• The exercise: Copy out all of the lines below, replacing "bottommost" with "lowest" and keeping every other part unchanged. Omit the pictures.

(Scene question records)
----------------

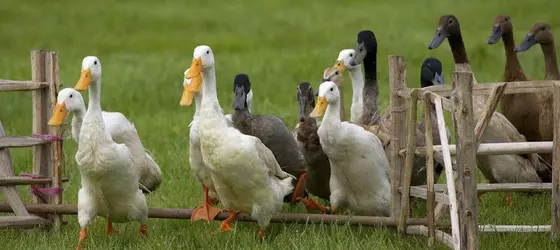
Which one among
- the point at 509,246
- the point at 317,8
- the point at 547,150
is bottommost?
the point at 509,246

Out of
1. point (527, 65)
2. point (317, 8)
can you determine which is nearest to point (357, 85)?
point (527, 65)

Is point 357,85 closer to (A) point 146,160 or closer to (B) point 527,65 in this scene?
(A) point 146,160

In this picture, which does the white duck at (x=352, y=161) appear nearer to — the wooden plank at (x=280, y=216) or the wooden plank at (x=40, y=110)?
the wooden plank at (x=280, y=216)

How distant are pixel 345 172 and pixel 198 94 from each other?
4.73 ft

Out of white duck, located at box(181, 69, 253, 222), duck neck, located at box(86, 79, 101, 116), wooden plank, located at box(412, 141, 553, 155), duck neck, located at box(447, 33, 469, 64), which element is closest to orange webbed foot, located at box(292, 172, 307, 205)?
white duck, located at box(181, 69, 253, 222)

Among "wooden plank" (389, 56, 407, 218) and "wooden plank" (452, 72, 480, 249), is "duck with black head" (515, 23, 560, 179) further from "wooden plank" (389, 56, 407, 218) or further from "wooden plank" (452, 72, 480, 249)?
"wooden plank" (452, 72, 480, 249)

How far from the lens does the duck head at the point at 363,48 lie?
1051 cm

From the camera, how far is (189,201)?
10055 millimetres

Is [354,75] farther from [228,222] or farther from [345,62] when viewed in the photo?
[228,222]

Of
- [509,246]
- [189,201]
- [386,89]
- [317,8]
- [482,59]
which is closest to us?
[509,246]

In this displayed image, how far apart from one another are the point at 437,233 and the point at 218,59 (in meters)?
12.5

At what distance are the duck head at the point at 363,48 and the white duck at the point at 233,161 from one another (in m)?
2.10

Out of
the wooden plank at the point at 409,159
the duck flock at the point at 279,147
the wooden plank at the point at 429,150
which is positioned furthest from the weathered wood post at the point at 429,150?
the duck flock at the point at 279,147

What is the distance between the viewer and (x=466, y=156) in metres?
6.71
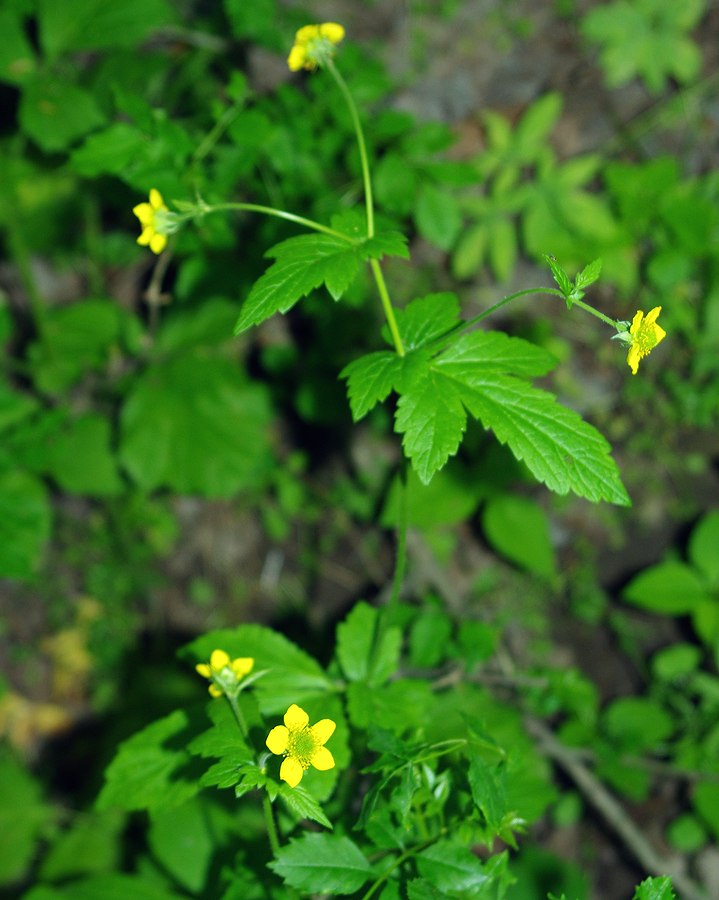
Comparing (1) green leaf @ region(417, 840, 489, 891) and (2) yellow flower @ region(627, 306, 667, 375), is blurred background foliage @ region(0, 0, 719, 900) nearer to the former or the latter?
(1) green leaf @ region(417, 840, 489, 891)

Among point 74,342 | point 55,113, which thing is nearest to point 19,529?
point 74,342

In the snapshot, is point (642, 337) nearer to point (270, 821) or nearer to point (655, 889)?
point (655, 889)

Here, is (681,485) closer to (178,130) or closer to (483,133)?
(483,133)

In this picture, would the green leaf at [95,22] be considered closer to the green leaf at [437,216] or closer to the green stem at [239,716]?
the green leaf at [437,216]

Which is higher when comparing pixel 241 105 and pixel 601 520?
pixel 241 105

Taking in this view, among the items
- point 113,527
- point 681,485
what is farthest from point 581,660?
point 113,527

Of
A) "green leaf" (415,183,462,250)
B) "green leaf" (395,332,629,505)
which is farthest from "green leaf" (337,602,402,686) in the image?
"green leaf" (415,183,462,250)
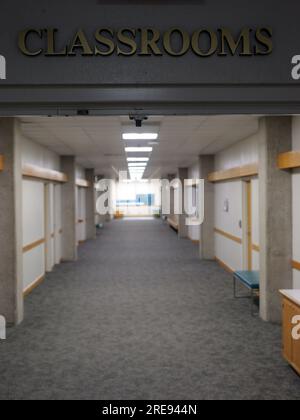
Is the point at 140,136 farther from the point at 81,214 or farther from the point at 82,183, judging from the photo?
the point at 81,214

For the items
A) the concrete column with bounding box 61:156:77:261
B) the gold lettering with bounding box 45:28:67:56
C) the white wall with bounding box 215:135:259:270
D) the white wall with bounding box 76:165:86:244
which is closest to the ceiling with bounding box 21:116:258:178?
the white wall with bounding box 215:135:259:270

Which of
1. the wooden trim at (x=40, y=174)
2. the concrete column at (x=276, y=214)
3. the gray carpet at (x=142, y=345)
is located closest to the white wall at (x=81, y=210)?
the wooden trim at (x=40, y=174)

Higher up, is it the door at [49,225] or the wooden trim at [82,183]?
the wooden trim at [82,183]

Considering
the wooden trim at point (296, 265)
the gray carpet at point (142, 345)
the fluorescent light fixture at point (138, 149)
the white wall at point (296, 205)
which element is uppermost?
the fluorescent light fixture at point (138, 149)

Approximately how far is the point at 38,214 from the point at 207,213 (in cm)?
502

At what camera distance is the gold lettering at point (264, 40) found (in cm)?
158

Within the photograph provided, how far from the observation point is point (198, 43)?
1583 mm

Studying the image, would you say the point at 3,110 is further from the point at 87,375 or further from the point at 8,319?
the point at 8,319

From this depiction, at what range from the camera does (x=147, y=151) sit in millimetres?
10188

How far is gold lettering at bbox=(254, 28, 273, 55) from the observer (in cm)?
158

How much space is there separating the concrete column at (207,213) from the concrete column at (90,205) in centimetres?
685

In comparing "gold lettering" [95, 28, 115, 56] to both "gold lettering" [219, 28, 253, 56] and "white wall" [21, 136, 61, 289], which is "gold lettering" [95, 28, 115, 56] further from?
"white wall" [21, 136, 61, 289]

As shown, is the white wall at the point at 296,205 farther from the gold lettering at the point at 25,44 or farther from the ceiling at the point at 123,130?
the gold lettering at the point at 25,44

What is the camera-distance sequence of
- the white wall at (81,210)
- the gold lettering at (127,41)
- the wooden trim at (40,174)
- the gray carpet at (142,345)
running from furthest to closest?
the white wall at (81,210) → the wooden trim at (40,174) → the gray carpet at (142,345) → the gold lettering at (127,41)
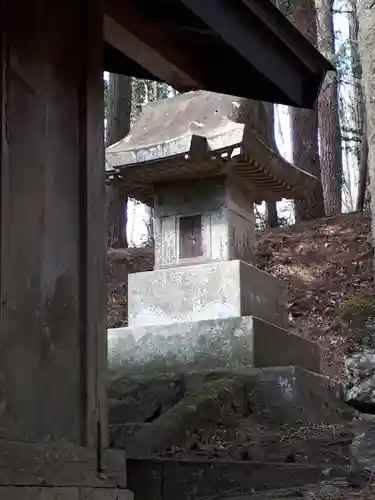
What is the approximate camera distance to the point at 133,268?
14742 millimetres

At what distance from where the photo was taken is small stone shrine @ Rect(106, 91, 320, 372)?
788 cm

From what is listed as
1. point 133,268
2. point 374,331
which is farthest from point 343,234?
point 374,331

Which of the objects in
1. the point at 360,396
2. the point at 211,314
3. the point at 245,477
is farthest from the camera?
the point at 211,314

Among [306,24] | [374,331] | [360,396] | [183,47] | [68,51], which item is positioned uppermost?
[306,24]

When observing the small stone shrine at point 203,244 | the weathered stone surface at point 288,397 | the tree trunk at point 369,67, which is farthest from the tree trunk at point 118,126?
the tree trunk at point 369,67

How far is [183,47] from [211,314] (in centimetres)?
400

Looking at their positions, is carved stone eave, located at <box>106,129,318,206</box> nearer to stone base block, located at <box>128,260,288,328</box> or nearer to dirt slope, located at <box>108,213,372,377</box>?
stone base block, located at <box>128,260,288,328</box>

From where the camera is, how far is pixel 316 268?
1374 centimetres

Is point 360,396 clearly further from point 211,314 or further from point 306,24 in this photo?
point 306,24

----------------

• Written response:
Which one among
- the point at 509,246
- the point at 317,8
- the point at 547,150
is lowest?
the point at 509,246

Out of
1. point (527, 65)
2. point (317, 8)
can you determine which is nearest to point (357, 85)?
point (527, 65)

Is point 357,85 closer to (A) point 146,160 or closer to (B) point 527,65 in this scene?
(A) point 146,160

In this picture, which does the white duck at (x=352, y=161) appear nearer to — the wooden plank at (x=280, y=216) or the wooden plank at (x=40, y=110)?
the wooden plank at (x=280, y=216)

How distant are pixel 345 172 and pixel 198 94 from each other?
4.73 ft

Out of white duck, located at box(181, 69, 253, 222), duck neck, located at box(86, 79, 101, 116), wooden plank, located at box(412, 141, 553, 155), duck neck, located at box(447, 33, 469, 64), which element is closest to orange webbed foot, located at box(292, 172, 307, 205)?
white duck, located at box(181, 69, 253, 222)

Among "wooden plank" (389, 56, 407, 218) and "wooden plank" (452, 72, 480, 249), is "duck with black head" (515, 23, 560, 179) further from "wooden plank" (389, 56, 407, 218) or further from "wooden plank" (452, 72, 480, 249)?
"wooden plank" (452, 72, 480, 249)

How far from the lens does the duck head at the point at 363,48 lie?
1051 cm

From the camera, how far is (189,201)?
10055 millimetres

Is [354,75] farther from [228,222] or farther from [345,62] when viewed in the photo?
[228,222]

Of
- [509,246]
- [189,201]
- [386,89]
- [317,8]
- [482,59]
which is closest to us?
[509,246]

In this displayed image, how far apart from one another are the point at 437,233 and the point at 218,59 (in meters)?
12.5

At what distance are the duck head at the point at 363,48 and the white duck at the point at 233,161 from one another (in m)?
2.10

Out of
the wooden plank at the point at 409,159
the duck flock at the point at 279,147
the wooden plank at the point at 429,150
which is positioned furthest from the weathered wood post at the point at 429,150?
the duck flock at the point at 279,147

What is the distance between the viewer and (x=466, y=156) in metres?
6.71
Comparing (1) green leaf @ region(417, 840, 489, 891) and (2) yellow flower @ region(627, 306, 667, 375), is blurred background foliage @ region(0, 0, 719, 900) nearer to the former or the latter?
(1) green leaf @ region(417, 840, 489, 891)

Among point 74,342 | point 55,113, which thing is nearest to point 19,529?
point 74,342

In the snapshot, is point (642, 337) nearer to point (270, 821) or nearer to point (655, 889)?
point (655, 889)

Here, is (681,485) closer to (178,130) or closer to (483,133)?
(483,133)

In this picture, would the green leaf at [95,22] be considered closer to the green leaf at [437,216] or closer to the green stem at [239,716]?
the green leaf at [437,216]

Which is higher when comparing pixel 241 105 and pixel 601 520?
pixel 241 105

Taking in this view, among the items
- point 113,527
- point 681,485
what is farthest from point 581,660?
point 113,527

Of
A) "green leaf" (415,183,462,250)
B) "green leaf" (395,332,629,505)
which is farthest from "green leaf" (337,602,402,686) in the image?
"green leaf" (415,183,462,250)
Is the point at 140,136 farther from the point at 81,214 or farther from the point at 82,183, judging from the photo?
the point at 81,214

For the items
A) the concrete column with bounding box 61:156:77:261
B) the gold lettering with bounding box 45:28:67:56
C) the white wall with bounding box 215:135:259:270
D) the white wall with bounding box 76:165:86:244
which is closest to the ceiling with bounding box 21:116:258:178?
the white wall with bounding box 215:135:259:270

Which of
1. the wooden trim at (x=40, y=174)
2. the concrete column at (x=276, y=214)
3. the gray carpet at (x=142, y=345)
is located closest to the white wall at (x=81, y=210)?
the wooden trim at (x=40, y=174)

Higher up, is it the door at [49,225] or the wooden trim at [82,183]?
the wooden trim at [82,183]

Considering
the wooden trim at point (296, 265)
the gray carpet at point (142, 345)
the fluorescent light fixture at point (138, 149)
the white wall at point (296, 205)
which element is uppermost?
the fluorescent light fixture at point (138, 149)

Approximately how far is the point at 38,214 from the point at 207,213 (in cm)?
502

At what camera distance is the gold lettering at point (264, 40) found (in cm)?
158

Within the photograph provided, how far from the observation point is point (198, 43)?
1583 mm

Studying the image, would you say the point at 3,110 is further from the point at 87,375 or further from the point at 8,319?
the point at 8,319

From this depiction, at what range from the camera does (x=147, y=151) sit in millimetres?
10188

How far is gold lettering at bbox=(254, 28, 273, 55) from the observer (in cm)?
158

How much space is there separating the concrete column at (207,213) from the concrete column at (90,205) in centimetres?
685

In comparing "gold lettering" [95, 28, 115, 56] to both "gold lettering" [219, 28, 253, 56] and "white wall" [21, 136, 61, 289], which is "gold lettering" [95, 28, 115, 56] further from?
"white wall" [21, 136, 61, 289]

As shown, is the white wall at the point at 296,205 farther from the gold lettering at the point at 25,44 or farther from the ceiling at the point at 123,130?
the gold lettering at the point at 25,44

What is the camera-distance sequence of
- the white wall at (81,210)
- the gold lettering at (127,41)
- the wooden trim at (40,174)
- the gray carpet at (142,345)
running from furthest to closest?
the white wall at (81,210) → the wooden trim at (40,174) → the gray carpet at (142,345) → the gold lettering at (127,41)
What is the approximate camera distance to the point at 133,268?
14742 millimetres

At what distance from where the photo was taken is small stone shrine @ Rect(106, 91, 320, 372)?
788 cm

From what is listed as
1. point 133,268
2. point 374,331
which is farthest from point 343,234?
point 374,331

Which of the objects in
1. the point at 360,396
2. the point at 211,314
3. the point at 245,477
is farthest from the camera?
the point at 211,314

Among [306,24] | [374,331] | [360,396] | [183,47] | [68,51], which item is positioned uppermost?
[306,24]

When observing the small stone shrine at point 203,244 | the weathered stone surface at point 288,397 | the tree trunk at point 369,67, which is farthest from the tree trunk at point 118,126?
the tree trunk at point 369,67

How far is [183,47] from [211,314] (in centimetres)?
400

Looking at their positions, is carved stone eave, located at <box>106,129,318,206</box> nearer to stone base block, located at <box>128,260,288,328</box> or nearer to dirt slope, located at <box>108,213,372,377</box>?
stone base block, located at <box>128,260,288,328</box>

From where the camera is, how far is pixel 316 268?
1374 centimetres

Is point 360,396 clearly further from point 211,314 or further from point 306,24 in this photo?
point 306,24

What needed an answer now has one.